Pasaron los días, estaba preocupadísimo porque había asumido la responsabilidad con el Registro Civil y el alemán no daba señales de vida. No quería quedar mal de entrada, era una buena oportunidad de proveer al Gobierno, y quizás seguirían encargándonos trabajo. Teníamos trabajo asegurado y un muy buen cliente, porque el Gobierno no pagaba muy seguido pero pagaba bien. Una de esas noches cuando llegué de trabajar me lamenté por la ausencia del alemán y la señora que ayudaba a mi madre con las tareas del hogar me contó todo lo que le había pasado al alemán en el hospital:
—Esta mañana vi en el hospital a su empleado, ése rubio grandote que habla mal. ¿Habla mal o es tarado? —me preguntó—. Le aclaré a la mujer que no habla mal, sino que hablaba otro idioma y que le resultaba muy dificultoso aprender la pronunciación del nuestro, al fin y al cabo recién llevaba un par de años viviendo.
—¡No sabe el lío que armó el alemán en el hospital, a los gritos estaba! —me contó la mujer azorada—: 
—Yo llevé al niño más chicos porque tiene una tos terrible y no lo deja dormir a mi marido por las noches... ¿Imagínese quién se levanta a cada rato a taparlo? Yo, quién más va ser sino, porque él trabaja en la finca de don Manolo; ese... de Alto de Sierra ¿Lo conoce don Benito? — me preguntó la mujer—.
—No señora, no lo conozco, pero no importa cuénteme sobre el señor Fälther.
—¿Ahhh, se llama Fälther? Qué nombres tan raros les ponen en ese lugar de donde viene —acotó la mujer.
—No; se llama Guillermo, Fälter es el apellido —le aclaré—.
—Bueno, a él, primero lo atendió el médico y parece que bien porque ahí nomás salió con una receta que le indicaba una radiografía, se acercó al mostrador y le preguntó a la enfermera dónde le hacían la radiografía que le había indicado el médico.
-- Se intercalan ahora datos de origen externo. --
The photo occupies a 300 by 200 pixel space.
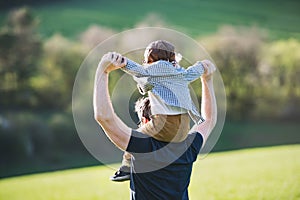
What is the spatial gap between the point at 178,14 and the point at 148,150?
16.6 feet

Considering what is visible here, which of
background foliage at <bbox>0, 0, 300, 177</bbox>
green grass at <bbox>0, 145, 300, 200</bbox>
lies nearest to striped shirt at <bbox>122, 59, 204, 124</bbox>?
green grass at <bbox>0, 145, 300, 200</bbox>

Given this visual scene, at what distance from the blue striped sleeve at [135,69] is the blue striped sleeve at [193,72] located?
0.11m

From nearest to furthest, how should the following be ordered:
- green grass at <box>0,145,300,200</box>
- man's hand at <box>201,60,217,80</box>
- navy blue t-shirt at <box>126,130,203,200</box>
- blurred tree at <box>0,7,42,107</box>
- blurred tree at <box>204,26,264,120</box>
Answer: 1. navy blue t-shirt at <box>126,130,203,200</box>
2. man's hand at <box>201,60,217,80</box>
3. green grass at <box>0,145,300,200</box>
4. blurred tree at <box>0,7,42,107</box>
5. blurred tree at <box>204,26,264,120</box>

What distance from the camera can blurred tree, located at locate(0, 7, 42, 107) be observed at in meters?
5.83

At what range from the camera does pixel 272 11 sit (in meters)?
6.52

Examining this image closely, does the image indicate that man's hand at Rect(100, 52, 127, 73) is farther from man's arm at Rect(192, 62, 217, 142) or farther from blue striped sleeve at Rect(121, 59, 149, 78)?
man's arm at Rect(192, 62, 217, 142)

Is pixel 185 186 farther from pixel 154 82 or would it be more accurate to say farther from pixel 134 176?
pixel 154 82

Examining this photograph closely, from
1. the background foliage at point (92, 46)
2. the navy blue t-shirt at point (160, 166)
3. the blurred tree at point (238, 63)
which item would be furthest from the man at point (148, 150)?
the blurred tree at point (238, 63)

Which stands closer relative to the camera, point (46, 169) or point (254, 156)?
→ point (254, 156)

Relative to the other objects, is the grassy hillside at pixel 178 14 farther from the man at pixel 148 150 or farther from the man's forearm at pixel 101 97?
the man's forearm at pixel 101 97

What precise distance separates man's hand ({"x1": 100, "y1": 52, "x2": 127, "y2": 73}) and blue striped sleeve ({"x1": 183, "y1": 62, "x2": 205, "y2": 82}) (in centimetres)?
19

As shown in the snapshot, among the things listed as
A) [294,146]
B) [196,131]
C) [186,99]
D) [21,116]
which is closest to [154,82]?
[186,99]

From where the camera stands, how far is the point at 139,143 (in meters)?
1.19

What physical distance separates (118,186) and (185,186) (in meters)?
3.05
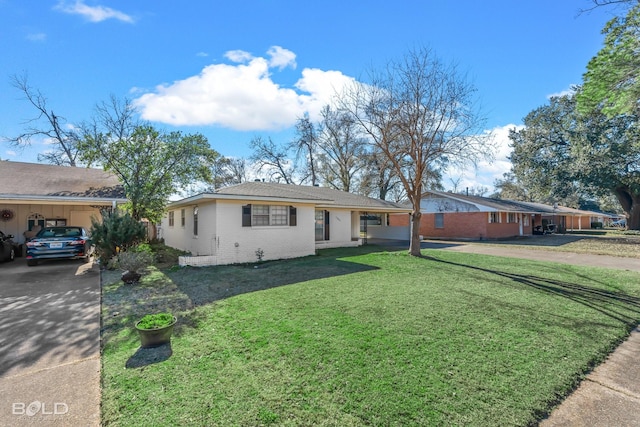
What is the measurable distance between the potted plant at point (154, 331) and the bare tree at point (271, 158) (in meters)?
29.0

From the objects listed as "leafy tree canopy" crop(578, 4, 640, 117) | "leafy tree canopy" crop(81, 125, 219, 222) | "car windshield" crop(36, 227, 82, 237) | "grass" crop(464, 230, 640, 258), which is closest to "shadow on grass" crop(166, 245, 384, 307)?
"leafy tree canopy" crop(81, 125, 219, 222)

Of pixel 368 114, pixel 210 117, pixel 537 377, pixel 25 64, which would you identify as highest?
pixel 25 64

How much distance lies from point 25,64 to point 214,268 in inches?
592

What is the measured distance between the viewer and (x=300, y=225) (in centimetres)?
1256

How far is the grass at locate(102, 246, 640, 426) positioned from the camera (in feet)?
8.90

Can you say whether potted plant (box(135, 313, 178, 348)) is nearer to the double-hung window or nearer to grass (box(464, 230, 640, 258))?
the double-hung window

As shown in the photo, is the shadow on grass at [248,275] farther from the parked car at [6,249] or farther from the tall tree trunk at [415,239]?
the parked car at [6,249]

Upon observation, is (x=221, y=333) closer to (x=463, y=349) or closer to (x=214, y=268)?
(x=463, y=349)

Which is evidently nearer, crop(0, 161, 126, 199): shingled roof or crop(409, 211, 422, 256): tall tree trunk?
crop(0, 161, 126, 199): shingled roof

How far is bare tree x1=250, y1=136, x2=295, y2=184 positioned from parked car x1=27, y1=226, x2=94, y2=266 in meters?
22.5

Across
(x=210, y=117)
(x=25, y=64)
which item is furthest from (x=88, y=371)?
(x=25, y=64)

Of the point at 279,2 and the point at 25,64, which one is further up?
the point at 25,64

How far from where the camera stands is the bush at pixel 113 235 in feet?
32.3

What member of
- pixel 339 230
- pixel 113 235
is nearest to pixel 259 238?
pixel 113 235
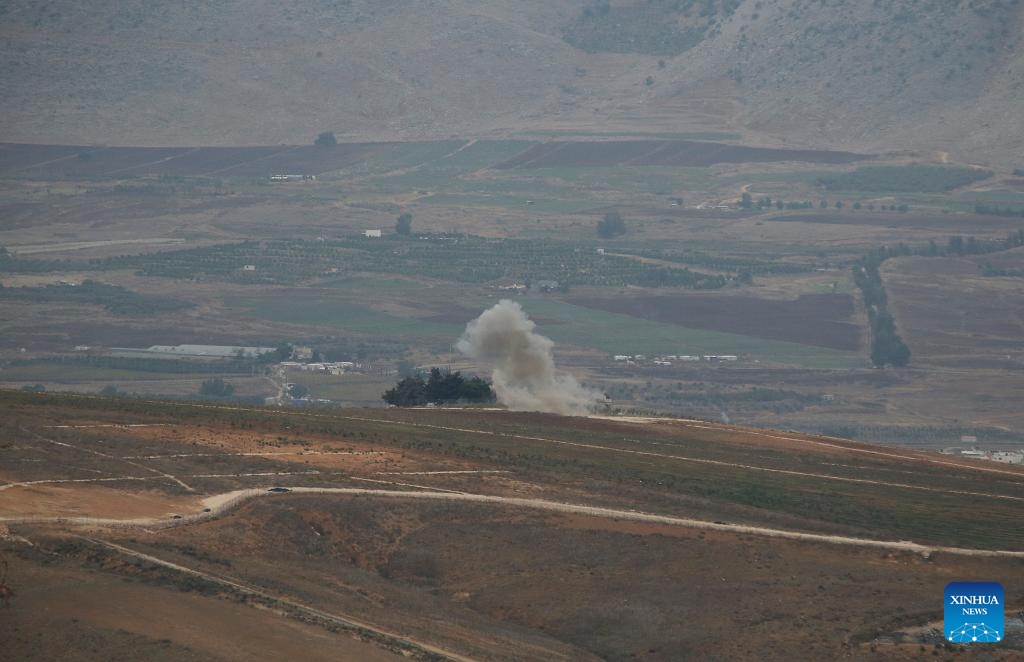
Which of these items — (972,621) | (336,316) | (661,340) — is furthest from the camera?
(336,316)

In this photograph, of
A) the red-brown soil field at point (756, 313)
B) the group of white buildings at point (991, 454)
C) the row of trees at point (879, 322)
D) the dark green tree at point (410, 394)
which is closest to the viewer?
the dark green tree at point (410, 394)

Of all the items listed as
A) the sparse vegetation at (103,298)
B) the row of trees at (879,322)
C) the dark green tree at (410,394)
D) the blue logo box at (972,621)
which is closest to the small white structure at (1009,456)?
the row of trees at (879,322)

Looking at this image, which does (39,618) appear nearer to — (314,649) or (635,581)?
(314,649)

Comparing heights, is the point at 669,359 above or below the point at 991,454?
above

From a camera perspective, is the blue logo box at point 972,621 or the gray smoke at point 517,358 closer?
the blue logo box at point 972,621

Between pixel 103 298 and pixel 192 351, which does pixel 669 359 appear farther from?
pixel 103 298

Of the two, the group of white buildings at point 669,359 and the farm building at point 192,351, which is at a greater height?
the group of white buildings at point 669,359

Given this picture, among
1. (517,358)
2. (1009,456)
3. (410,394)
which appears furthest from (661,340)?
(410,394)

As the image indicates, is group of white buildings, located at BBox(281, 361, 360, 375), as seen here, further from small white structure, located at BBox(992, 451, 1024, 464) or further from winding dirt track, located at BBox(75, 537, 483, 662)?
winding dirt track, located at BBox(75, 537, 483, 662)

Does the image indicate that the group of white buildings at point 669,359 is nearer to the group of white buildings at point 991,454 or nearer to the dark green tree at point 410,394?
the group of white buildings at point 991,454

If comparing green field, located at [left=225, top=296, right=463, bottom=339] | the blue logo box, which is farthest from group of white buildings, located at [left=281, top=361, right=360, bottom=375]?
the blue logo box
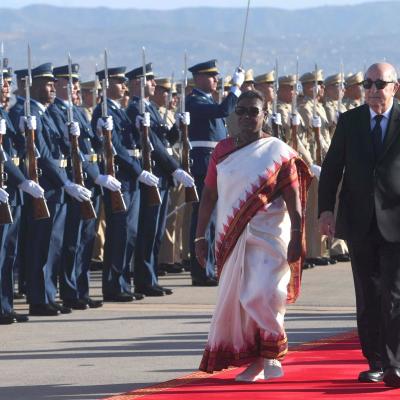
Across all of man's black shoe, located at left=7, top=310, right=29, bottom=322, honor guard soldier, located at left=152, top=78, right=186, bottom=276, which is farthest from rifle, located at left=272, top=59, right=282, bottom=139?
man's black shoe, located at left=7, top=310, right=29, bottom=322

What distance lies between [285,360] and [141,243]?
4981 mm

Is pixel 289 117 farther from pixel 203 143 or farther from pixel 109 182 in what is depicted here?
pixel 109 182

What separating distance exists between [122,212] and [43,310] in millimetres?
1354

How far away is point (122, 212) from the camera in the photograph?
16.5 m

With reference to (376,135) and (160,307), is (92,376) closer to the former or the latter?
(376,135)

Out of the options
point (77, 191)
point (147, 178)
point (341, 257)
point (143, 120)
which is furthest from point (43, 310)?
point (341, 257)

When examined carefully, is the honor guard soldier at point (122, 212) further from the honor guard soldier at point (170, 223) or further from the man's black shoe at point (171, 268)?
the man's black shoe at point (171, 268)

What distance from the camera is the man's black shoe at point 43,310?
50.8ft

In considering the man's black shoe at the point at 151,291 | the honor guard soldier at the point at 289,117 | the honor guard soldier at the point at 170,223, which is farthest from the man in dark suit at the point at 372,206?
the honor guard soldier at the point at 289,117

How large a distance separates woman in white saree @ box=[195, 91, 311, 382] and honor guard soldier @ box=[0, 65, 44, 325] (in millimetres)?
A: 3343

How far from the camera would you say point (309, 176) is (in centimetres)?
1188

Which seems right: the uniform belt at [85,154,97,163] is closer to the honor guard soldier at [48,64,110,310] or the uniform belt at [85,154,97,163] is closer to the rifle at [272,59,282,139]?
the honor guard soldier at [48,64,110,310]

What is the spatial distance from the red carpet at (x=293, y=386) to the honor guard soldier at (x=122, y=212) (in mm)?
4148

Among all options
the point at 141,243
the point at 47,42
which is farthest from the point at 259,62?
the point at 141,243
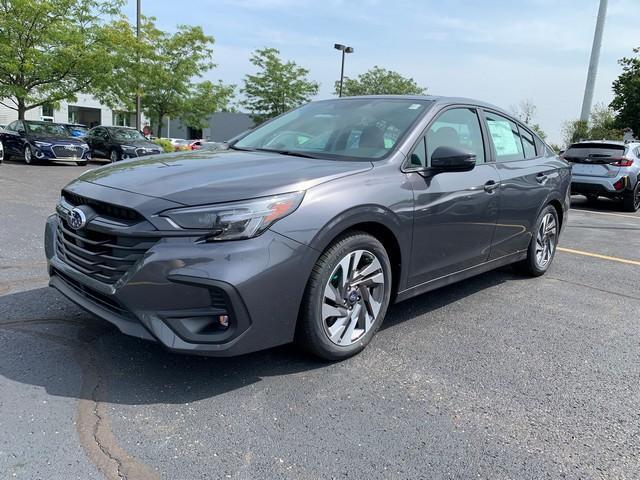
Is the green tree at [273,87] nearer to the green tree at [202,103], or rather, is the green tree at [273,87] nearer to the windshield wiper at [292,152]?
the green tree at [202,103]

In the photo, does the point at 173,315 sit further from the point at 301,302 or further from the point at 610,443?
the point at 610,443

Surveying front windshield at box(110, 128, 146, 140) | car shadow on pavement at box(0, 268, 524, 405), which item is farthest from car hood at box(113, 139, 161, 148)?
car shadow on pavement at box(0, 268, 524, 405)

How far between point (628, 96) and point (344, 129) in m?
28.7

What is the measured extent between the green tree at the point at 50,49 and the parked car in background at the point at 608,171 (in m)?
18.1

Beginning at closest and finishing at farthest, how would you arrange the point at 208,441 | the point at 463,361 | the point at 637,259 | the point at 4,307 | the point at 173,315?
the point at 208,441 < the point at 173,315 < the point at 463,361 < the point at 4,307 < the point at 637,259

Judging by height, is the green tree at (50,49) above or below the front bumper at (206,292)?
above

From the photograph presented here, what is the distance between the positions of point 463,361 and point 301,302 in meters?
1.18

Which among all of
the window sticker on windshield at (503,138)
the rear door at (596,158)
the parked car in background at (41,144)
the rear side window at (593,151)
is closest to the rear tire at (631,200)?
the rear door at (596,158)

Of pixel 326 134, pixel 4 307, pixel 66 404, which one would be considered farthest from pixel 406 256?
pixel 4 307

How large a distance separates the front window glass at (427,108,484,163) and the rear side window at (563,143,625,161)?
29.3ft

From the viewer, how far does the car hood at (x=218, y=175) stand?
2721 mm

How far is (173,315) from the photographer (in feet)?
8.45

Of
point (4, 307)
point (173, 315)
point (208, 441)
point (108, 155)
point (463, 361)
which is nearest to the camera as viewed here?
point (208, 441)

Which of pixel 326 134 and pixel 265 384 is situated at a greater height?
pixel 326 134
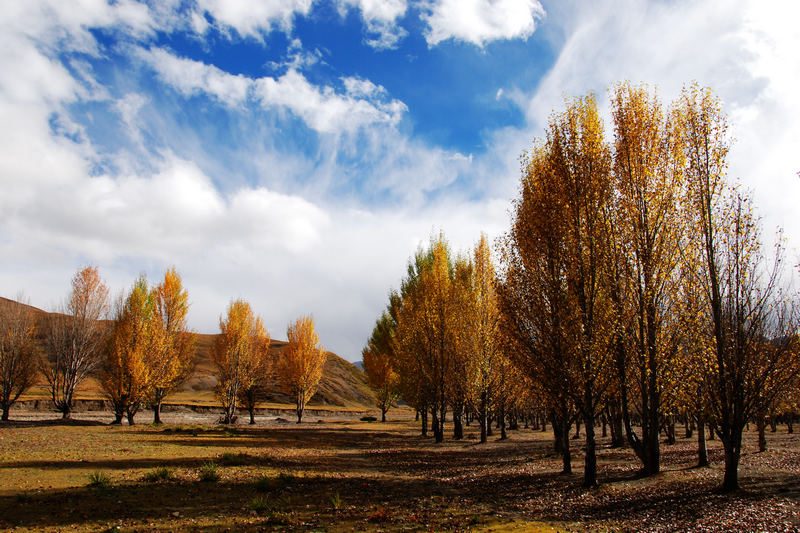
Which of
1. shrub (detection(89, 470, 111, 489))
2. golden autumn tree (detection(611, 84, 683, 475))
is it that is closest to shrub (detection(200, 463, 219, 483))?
shrub (detection(89, 470, 111, 489))

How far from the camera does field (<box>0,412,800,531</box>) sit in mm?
9102

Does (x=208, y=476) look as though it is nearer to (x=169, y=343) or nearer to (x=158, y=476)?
(x=158, y=476)

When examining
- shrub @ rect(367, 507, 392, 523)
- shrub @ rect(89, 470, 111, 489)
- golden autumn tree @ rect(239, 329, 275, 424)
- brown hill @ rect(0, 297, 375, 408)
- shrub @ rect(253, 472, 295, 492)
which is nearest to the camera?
shrub @ rect(367, 507, 392, 523)

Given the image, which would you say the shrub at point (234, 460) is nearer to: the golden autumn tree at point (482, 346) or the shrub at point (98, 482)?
the shrub at point (98, 482)

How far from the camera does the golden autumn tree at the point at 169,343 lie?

La chica le dijo que saliera por el pasillo y doblara dos veces a la derecha, que en esa puerta negra alta que había, ahí, atendía el radiólogo. ¡Pero no sabe el lío que se armó! Porque no pasaron ni cinco minutos cuando volvió el alemán hecho una furia viva, estaba tan enojado que no se le entendía nada, hablaba todo en alemán y la enfermera le decía que se tranquilizara y le explicara lo que le pasaba. Gritaba a garganta pelada:
—Yo no explico a usted nada, quiero hablar con médico de recién, él sí me atiende bien. La enfermera le explicaba que no, que ya había pasado su turno, pero él estaba furioso y gritaba como un descosido. Así que la enfermera se metió para el consultorio del doctor y de allí volvió con la respuesta.
—Dice el médico que se calme, que se siente y que cuando se desocupe lo volverá a ver. —volvió explicando la enfermera—.
—Eso lo contuvo un poco, don Benito, dejó de gritar como loco, pero no se calmó nada, caminaba por la sala con pasos tan fuertes, que hasta los niños enfermos que estaban insoportables de tanto esperar se quedaron quietitos en el lugar, asustados. ¡Pero, don Benito, no se imagina cuando vio al médico, furioso le dijo!
—¡Usted, excelente médico, me atendió muy bien, excelentemente, pero ahí donde me mandó dan turno para treinta días más! Imagínese cuánto tiempo va a pasar y con el dolor que tengo en el pecho, no poder esperar tanto. ¿Y si yo, paro patitas antes de que atiendan a mí y llego al cielo en un solo momento? El médico no pudo contenerse y se largó una carcajada y todos los que estábamos en la sala lo escuchamos porque de la rabia no había cerrado la puerta. La cosa don Benito es que terminamos riéndonos todos del alemán. El médico se apiadó del grandote y lo acompañó. Supongo que le debe haber ayudado para que le den turno antes. ¿A usted le contó algo de lo mal que está?
—No señora porque a la imprenta no volvió. Después de lo que ha contado creo que voy a ir a su casa para saber cómo sigue. —le contesté—.
Fälther no anduvo bien desde entonces, añoraba su tierra y eso no tenía cura para él.